Syafrul menyarankan agar dilakukan upaya perbaikan tutupan lahan yang rusak, terutama di hulu Sungai Lematang yang merupakan kawasan lindung dengan penanaman pohon.
“Tapi percuma menanam, kalau perkebunan skala besar dan kegiatan pertambangan terus berlanjut,” katanya.
Baca juga: 2023 Sumsel Waspada Kebakaran Rawa Gambut
audit lingkungan perusahaan
Yulius Usman, Direktur Wahana Lingkungan Hidup Indonesia [Walhi] Sumsel menyatakan bahwa banjir di berbagai daerah hulu Sumsel diduga disebabkan oleh rusaknya atau terbukanya kawasan hutan atau daerah aliran sungai. [Daerah Aliran Sungai] oleh aktivitas berbagai perusahaan ekstraktif.
“KLHK [Kementerian Lingkungan Hidup Kehutanan] dan Pemerintah Sumsel harus melakukan audit lingkungan terhadap berbagai perusahaan tersebut, baik di Kabupaten Empat Lawang, Kota Pagaralam, Kabupaten Lahat, Kabupaten Muaraenim, Kabupaten Musi Rawas, dan Kabupaten OKU Selatan.”
Selain itu, diberlakukan moratorium terhadap kegiatan pertambangan. Baik batu bara maupun pasir dan batu andesit.
Ia menjelaskan dari 130 IUP [Izin Usaha Penambangan] Batubara di Sumatera Selatan yang luasnya sekitar 674.000 hektar, hampir seluruh kabupaten yang dilintasi Sungai Lematang memiliki perusahaan tambang batu bara.
Sebanyak 28 IUP [Kabupaten Lahat]16 IUP [Kabupaten Muaraenim]3 IUP [Kabupaten PALI]sedangkan usaha batu bara di kabupaten yang dilintasi Sungai Rawas sebanyak 6 IUP [Kabupaten Musi Rawas Utara]dan 4 IUP [Kabupaten Musi Rawas]. Terdapat delapan unit IUP Batuan dan Mineral Bukan Logam di Sumsel yang tersebar di Kabupaten OKU Timur, OKU Selatan, Banyuasin, dan Muba.

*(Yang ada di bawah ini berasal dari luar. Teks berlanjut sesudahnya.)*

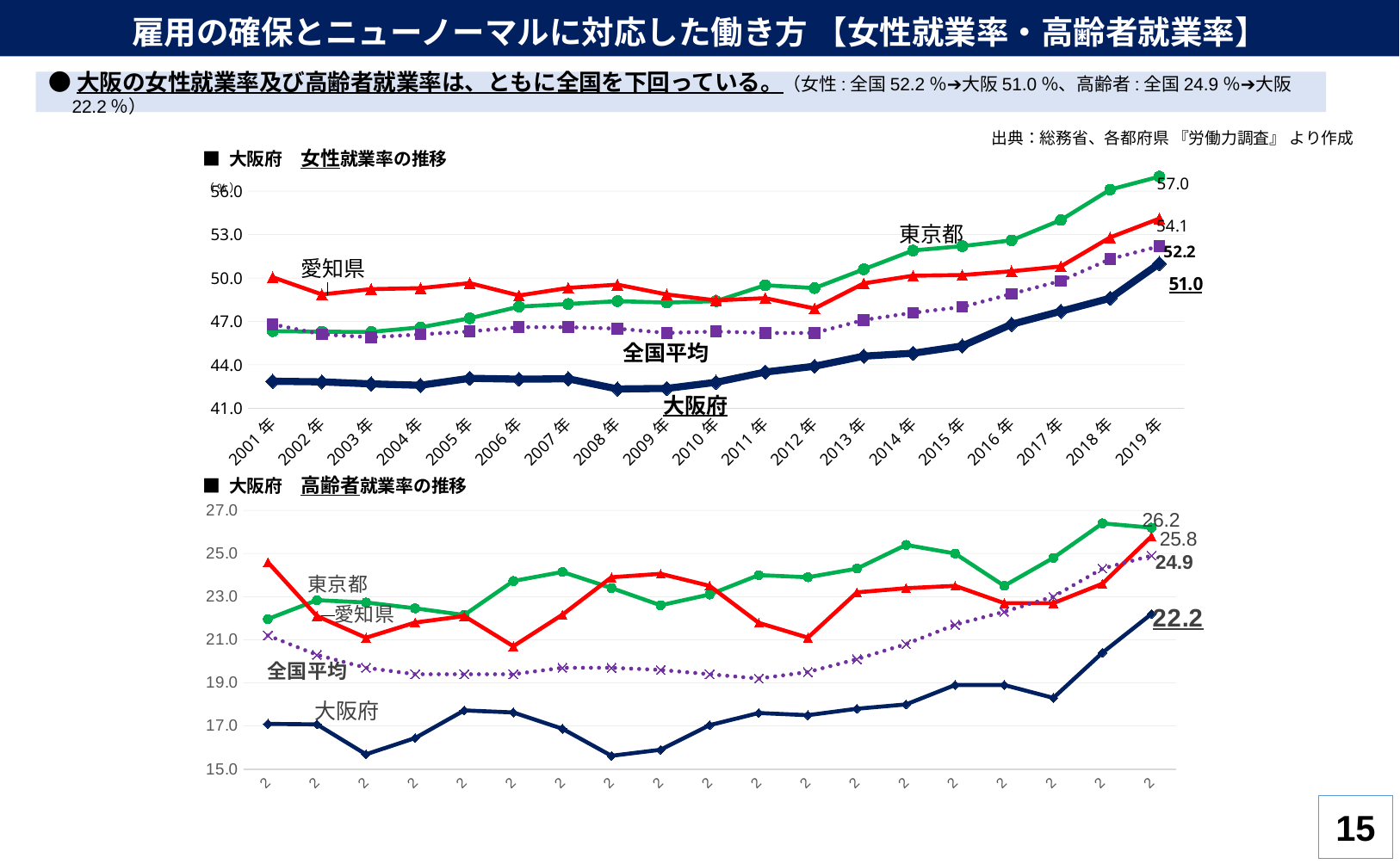
In the top chart (大阪府 女性就業率の推移), what is the value for 東京都 in 2019年? 57.0 In the top chart (大阪府 女性就業率の推移), does the 大阪府 line rise or fall overall from 2001年 to 2019年? rise In the top chart (大阪府 女性就業率の推移), what is the difference between 全国平均 and 大阪府 in 2019年? 1.2 In the bottom chart (大阪府 高齢者就業率の推移), what is the value for 大阪府 at the rightmost point? 22.2 In the bottom chart (大阪府 高齢者就業率の推移), is the value for 大阪府 at the leftmost point greater or less than 19.0? less How many years are shown on the x axis of the top chart (大阪府 女性就業率の推移)? 19 In the top chart (大阪府 女性就業率の推移), which series has the highest value in 2019年? 東京都 In the top chart (大阪府 女性就業率の推移), is the value for 大阪府 in 2001年 greater or less than 44.0? less In the bottom chart (大阪府 高齢者就業率の推移), what is the difference between 全国平均 and 大阪府 at the rightmost point? 2.7 In the top chart (大阪府 女性就業率の推移), what is the value for 大阪府 in 2019年? 51.0 In the top chart (大阪府 女性就業率の推移), which is larger in 2019年, 愛知県 or 全国平均? 愛知県 What kind of chart is the top chart (大阪府 女性就業率の推移)? line chart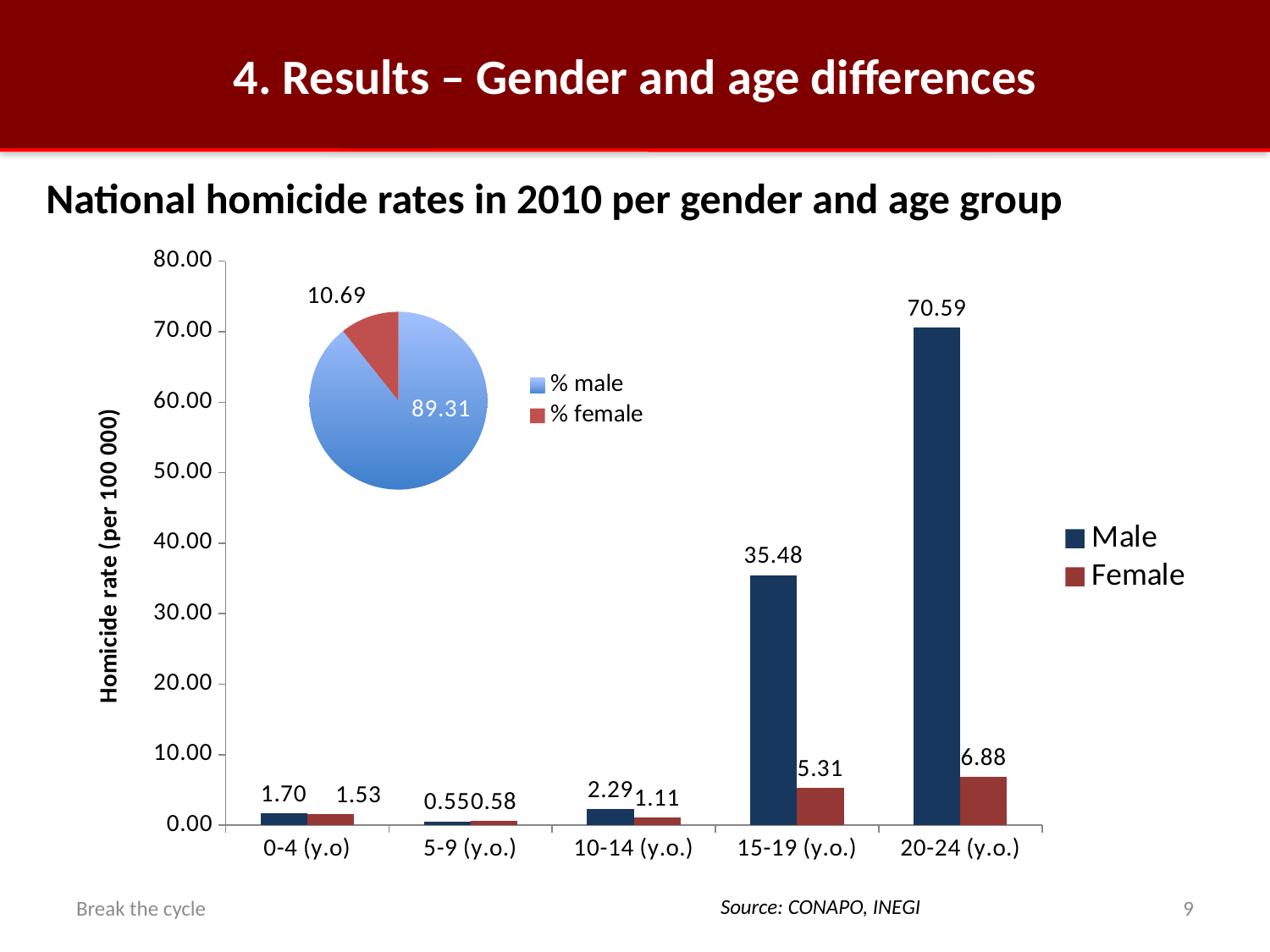
In the pie chart, what share is labelled for % male? 89.31 In the bar chart, what is the difference between the Male and Female values for the 20-24 (y.o.) age group? 63.71 What is the y-axis label of the bar chart? Homicide rate (per 100 000) In the bar chart, which age group has the lowest Female homicide rate? 5-9 (y.o.) In the bar chart, how many series does the legend list? 2 In the bar chart, what is the Male homicide rate for the 20-24 (y.o.) age group? 70.59 In the bar chart, which age group has the highest Male homicide rate? 20-24 (y.o.) In the pie chart, what value is shown for % female? 10.69 In the bar chart, which is larger for the 15-19 (y.o.) age group, the Male or the Female value? Male In the bar chart, what is the Female homicide rate for the 15-19 (y.o.) age group? 5.31 In the bar chart, how many age groups are shown on the x axis? 5 In the bar chart, what is the Male value for the 10-14 (y.o.) age group? 2.29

Hendra Setyawan menjelaskan, ada 29 perusahaan di Sumatera Selatan mendapat predikat layak merah dalam pengelolaan lingkungan hidup. Hal tersebut tertuang dalam Keputusan Menteri Lingkungan Hidup dan Kehutanan Republik Indonesia Nomor SK.1299/MENLHK/SETJEN/KUM.1/12/2022 tentang Hasil Penilaian Peringkat Kinerja Perusahaan Dalam Pengelolaan Lingkungan Tahun 2021- 2022.
“Prospektus merah membuktikan bahwa banyak perusahaan di Sumsel, baik tambang batu bara maupun perkebunan kelapa sawit, tidak ramah lingkungan. Ini merupakan modal audit lingkungan perusahaan, sehingga dapat ditemukan pihak yang secara hukum bertanggung jawab atas bencana banjir bandang tersebut,” ujarnya. dikatakan.